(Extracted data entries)
____

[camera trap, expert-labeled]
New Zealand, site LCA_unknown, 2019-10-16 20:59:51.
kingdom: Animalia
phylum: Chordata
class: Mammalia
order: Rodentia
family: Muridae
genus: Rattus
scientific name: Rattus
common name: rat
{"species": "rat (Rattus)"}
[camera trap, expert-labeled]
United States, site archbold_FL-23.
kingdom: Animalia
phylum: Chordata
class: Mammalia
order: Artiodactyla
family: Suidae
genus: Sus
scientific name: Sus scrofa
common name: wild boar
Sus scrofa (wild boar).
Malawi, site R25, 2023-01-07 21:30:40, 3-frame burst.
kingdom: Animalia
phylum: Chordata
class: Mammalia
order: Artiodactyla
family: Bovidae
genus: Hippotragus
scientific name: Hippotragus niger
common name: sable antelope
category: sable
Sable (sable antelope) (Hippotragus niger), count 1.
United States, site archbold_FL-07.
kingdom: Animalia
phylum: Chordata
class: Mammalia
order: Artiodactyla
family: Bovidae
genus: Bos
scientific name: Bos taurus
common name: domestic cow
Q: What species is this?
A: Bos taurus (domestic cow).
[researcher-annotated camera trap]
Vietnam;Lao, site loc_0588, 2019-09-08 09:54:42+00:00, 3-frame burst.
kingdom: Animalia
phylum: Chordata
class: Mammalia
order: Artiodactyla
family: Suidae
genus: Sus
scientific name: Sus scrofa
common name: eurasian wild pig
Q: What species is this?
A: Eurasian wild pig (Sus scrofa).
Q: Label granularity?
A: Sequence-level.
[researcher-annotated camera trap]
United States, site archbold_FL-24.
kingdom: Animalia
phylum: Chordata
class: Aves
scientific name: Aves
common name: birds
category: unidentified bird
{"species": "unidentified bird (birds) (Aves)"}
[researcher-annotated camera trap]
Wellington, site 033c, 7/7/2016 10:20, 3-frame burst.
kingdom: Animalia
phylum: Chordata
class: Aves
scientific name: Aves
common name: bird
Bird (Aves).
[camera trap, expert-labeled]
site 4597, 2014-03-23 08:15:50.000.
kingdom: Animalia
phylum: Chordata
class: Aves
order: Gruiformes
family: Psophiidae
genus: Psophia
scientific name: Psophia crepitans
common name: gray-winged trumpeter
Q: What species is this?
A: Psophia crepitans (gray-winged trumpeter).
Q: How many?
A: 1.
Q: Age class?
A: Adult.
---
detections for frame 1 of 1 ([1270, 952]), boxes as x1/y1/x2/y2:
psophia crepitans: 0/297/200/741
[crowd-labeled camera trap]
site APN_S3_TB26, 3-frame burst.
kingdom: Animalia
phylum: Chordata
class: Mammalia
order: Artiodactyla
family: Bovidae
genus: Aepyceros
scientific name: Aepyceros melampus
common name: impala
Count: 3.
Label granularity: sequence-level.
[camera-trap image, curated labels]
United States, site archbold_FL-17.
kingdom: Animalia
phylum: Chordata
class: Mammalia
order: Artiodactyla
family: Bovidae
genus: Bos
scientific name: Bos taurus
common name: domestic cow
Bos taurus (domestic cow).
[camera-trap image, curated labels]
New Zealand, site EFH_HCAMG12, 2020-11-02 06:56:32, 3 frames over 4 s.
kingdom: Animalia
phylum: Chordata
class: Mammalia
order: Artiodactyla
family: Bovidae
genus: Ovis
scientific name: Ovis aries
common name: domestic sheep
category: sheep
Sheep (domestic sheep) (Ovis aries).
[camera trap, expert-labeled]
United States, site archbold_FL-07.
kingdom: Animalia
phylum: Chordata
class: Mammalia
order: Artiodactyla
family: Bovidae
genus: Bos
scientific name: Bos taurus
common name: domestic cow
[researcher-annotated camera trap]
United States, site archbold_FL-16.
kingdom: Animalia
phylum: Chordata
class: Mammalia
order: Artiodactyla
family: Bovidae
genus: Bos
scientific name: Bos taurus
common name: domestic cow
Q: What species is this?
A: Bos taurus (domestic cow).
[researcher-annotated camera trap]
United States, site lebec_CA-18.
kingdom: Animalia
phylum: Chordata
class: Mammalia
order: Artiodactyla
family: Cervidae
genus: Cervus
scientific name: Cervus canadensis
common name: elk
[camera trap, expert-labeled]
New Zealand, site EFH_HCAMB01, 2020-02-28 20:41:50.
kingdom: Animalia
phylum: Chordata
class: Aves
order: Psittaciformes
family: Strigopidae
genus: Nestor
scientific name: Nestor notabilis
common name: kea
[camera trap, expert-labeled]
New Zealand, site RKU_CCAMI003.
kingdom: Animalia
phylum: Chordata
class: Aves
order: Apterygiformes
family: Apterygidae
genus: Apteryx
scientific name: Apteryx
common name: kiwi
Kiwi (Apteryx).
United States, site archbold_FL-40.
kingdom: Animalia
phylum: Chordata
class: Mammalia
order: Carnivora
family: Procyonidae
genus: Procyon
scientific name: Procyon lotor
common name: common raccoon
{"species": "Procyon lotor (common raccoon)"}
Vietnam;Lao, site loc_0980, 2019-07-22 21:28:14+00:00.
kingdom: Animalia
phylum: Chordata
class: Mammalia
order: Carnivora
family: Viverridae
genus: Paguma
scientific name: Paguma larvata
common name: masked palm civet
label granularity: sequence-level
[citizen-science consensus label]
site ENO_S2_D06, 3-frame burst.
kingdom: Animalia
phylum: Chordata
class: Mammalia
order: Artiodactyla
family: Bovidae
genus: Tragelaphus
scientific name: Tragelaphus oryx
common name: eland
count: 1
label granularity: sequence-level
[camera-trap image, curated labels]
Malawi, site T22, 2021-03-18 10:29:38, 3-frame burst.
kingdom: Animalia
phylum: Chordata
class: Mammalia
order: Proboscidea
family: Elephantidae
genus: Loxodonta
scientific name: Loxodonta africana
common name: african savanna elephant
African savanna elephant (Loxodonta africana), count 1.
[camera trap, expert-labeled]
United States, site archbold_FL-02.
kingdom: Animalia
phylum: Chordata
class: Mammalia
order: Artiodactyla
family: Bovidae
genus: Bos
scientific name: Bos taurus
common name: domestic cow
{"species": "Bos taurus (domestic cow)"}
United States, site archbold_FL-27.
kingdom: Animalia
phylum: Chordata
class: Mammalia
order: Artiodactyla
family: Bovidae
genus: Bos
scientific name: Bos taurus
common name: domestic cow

____

_PROBLEM DETAILS_
The entries are to be transcribed exactly, each line in full.

_WRITTEN ANSWER_
[camera trap, expert-labeled]
New Zealand, site LCA_unknown, 2019-10-16 20:59:51.
kingdom: Animalia
phylum: Chordata
class: Mammalia
order: Rodentia
family: Muridae
genus: Rattus
scientific name: Rattus
common name: rat
{"species": "rat (Rattus)"}
[camera trap, expert-labeled]
United States, site archbold_FL-23.
kingdom: Animalia
phylum: Chordata
class: Mammalia
order: Artiodactyla
family: Suidae
genus: Sus
scientific name: Sus scrofa
common name: wild boar
Sus scrofa (wild boar).
Malawi, site R25, 2023-01-07 21:30:40, 3-frame burst.
kingdom: Animalia
phylum: Chordata
class: Mammalia
order: Artiodactyla
family: Bovidae
genus: Hippotragus
scientific name: Hippotragus niger
common name: sable antelope
category: sable
Sable (sable antelope) (Hippotragus niger), count 1.
United States, site archbold_FL-07.
kingdom: Animalia
phylum: Chordata
class: Mammalia
order: Artiodactyla
family: Bovidae
genus: Bos
scientific name: Bos taurus
common name: domestic cow
Q: What species is this?
A: Bos taurus (domestic cow).
[researcher-annotated camera trap]
Vietnam;Lao, site loc_0588, 2019-09-08 09:54:42+00:00, 3-frame burst.
kingdom: Animalia
phylum: Chordata
class: Mammalia
order: Artiodactyla
family: Suidae
genus: Sus
scientific name: Sus scrofa
common name: eurasian wild pig
Q: What species is this?
A: Eurasian wild pig (Sus scrofa).
Q: Label granularity?
A: Sequence-level.
[researcher-annotated camera trap]
United States, site archbold_FL-24.
kingdom: Animalia
phylum: Chordata
class: Aves
scientific name: Aves
common name: birds
category: unidentified bird
{"species": "unidentified bird (birds) (Aves)"}
[researcher-annotated camera trap]
Wellington, site 033c, 7/7/2016 10:20, 3-frame burst.
kingdom: Animalia
phylum: Chordata
class: Aves
scientific name: Aves
common name: bird
Bird (Aves).
[camera trap, expert-labeled]
site 4597, 2014-03-23 08:15:50.000.
kingdom: Animalia
phylum: Chordata
class: Aves
order: Gruiformes
family: Psophiidae
genus: Psophia
scientific name: Psophia crepitans
common name: gray-winged trumpeter
Q: What species is this?
A: Psophia crepitans (gray-winged trumpeter).
Q: How many?
A: 1.
Q: Age class?
A: Adult.
---
detections for frame 1 of 1 ([1270, 952]), boxes as x1/y1/x2/y2:
psophia crepitans: 0/297/200/741
[crowd-labeled camera trap]
site APN_S3_TB26, 3-frame burst.
kingdom: Animalia
phylum: Chordata
class: Mammalia
order: Artiodactyla
family: Bovidae
genus: Aepyceros
scientific name: Aepyceros melampus
common name: impala
Count: 3.
Label granularity: sequence-level.
[camera-trap image, curated labels]
United States, site archbold_FL-17.
kingdom: Animalia
phylum: Chordata
class: Mammalia
order: Artiodactyla
family: Bovidae
genus: Bos
scientific name: Bos taurus
common name: domestic cow
Bos taurus (domestic cow).
[camera-trap image, curated labels]
New Zealand, site EFH_HCAMG12, 2020-11-02 06:56:32, 3 frames over 4 s.
kingdom: Animalia
phylum: Chordata
class: Mammalia
order: Artiodactyla
family: Bovidae
genus: Ovis
scientific name: Ovis aries
common name: domestic sheep
category: sheep
Sheep (domestic sheep) (Ovis aries).
[camera trap, expert-labeled]
United States, site archbold_FL-07.
kingdom: Animalia
phylum: Chordata
class: Mammalia
order: Artiodactyla
family: Bovidae
genus: Bos
scientific name: Bos taurus
common name: domestic cow
[researcher-annotated camera trap]
United States, site archbold_FL-16.
kingdom: Animalia
phylum: Chordata
class: Mammalia
order: Artiodactyla
family: Bovidae
genus: Bos
scientific name: Bos taurus
common name: domestic cow
Q: What species is this?
A: Bos taurus (domestic cow).
[researcher-annotated camera trap]
United States, site lebec_CA-18.
kingdom: Animalia
phylum: Chordata
class: Mammalia
order: Artiodactyla
family: Cervidae
genus: Cervus
scientific name: Cervus canadensis
common name: elk
[camera trap, expert-labeled]
New Zealand, site EFH_HCAMB01, 2020-02-28 20:41:50.
kingdom: Animalia
phylum: Chordata
class: Aves
order: Psittaciformes
family: Strigopidae
genus: Nestor
scientific name: Nestor notabilis
common name: kea
[camera trap, expert-labeled]
New Zealand, site RKU_CCAMI003.
kingdom: Animalia
phylum: Chordata
class: Aves
order: Apterygiformes
family: Apterygidae
genus: Apteryx
scientific name: Apteryx
common name: kiwi
Kiwi (Apteryx).
United States, site archbold_FL-40.
kingdom: Animalia
phylum: Chordata
class: Mammalia
order: Carnivora
family: Procyonidae
genus: Procyon
scientific name: Procyon lotor
common name: common raccoon
{"species": "Procyon lotor (common raccoon)"}
Vietnam;Lao, site loc_0980, 2019-07-22 21:28:14+00:00.
kingdom: Animalia
phylum: Chordata
class: Mammalia
order: Carnivora
family: Viverridae
genus: Paguma
scientific name: Paguma larvata
common name: masked palm civet
label granularity: sequence-level
[citizen-science consensus label]
site ENO_S2_D06, 3-frame burst.
kingdom: Animalia
phylum: Chordata
class: Mammalia
order: Artiodactyla
family: Bovidae
genus: Tragelaphus
scientific name: Tragelaphus oryx
common name: eland
count: 1
label granularity: sequence-level
[camera-trap image, curated labels]
Malawi, site T22, 2021-03-18 10:29:38, 3-frame burst.
kingdom: Animalia
phylum: Chordata
class: Mammalia
order: Proboscidea
family: Elephantidae
genus: Loxodonta
scientific name: Loxodonta africana
common name: african savanna elephant
African savanna elephant (Loxodonta africana), count 1.
[camera trap, expert-labeled]
United States, site archbold_FL-02.
kingdom: Animalia
phylum: Chordata
class: Mammalia
order: Artiodactyla
family: Bovidae
genus: Bos
scientific name: Bos taurus
common name: domestic cow
{"species": "Bos taurus (domestic cow)"}
United States, site archbold_FL-27.
kingdom: Animalia
phylum: Chordata
class: Mammalia
order: Artiodactyla
family: Bovidae
genus: Bos
scientific name: Bos taurus
common name: domestic cow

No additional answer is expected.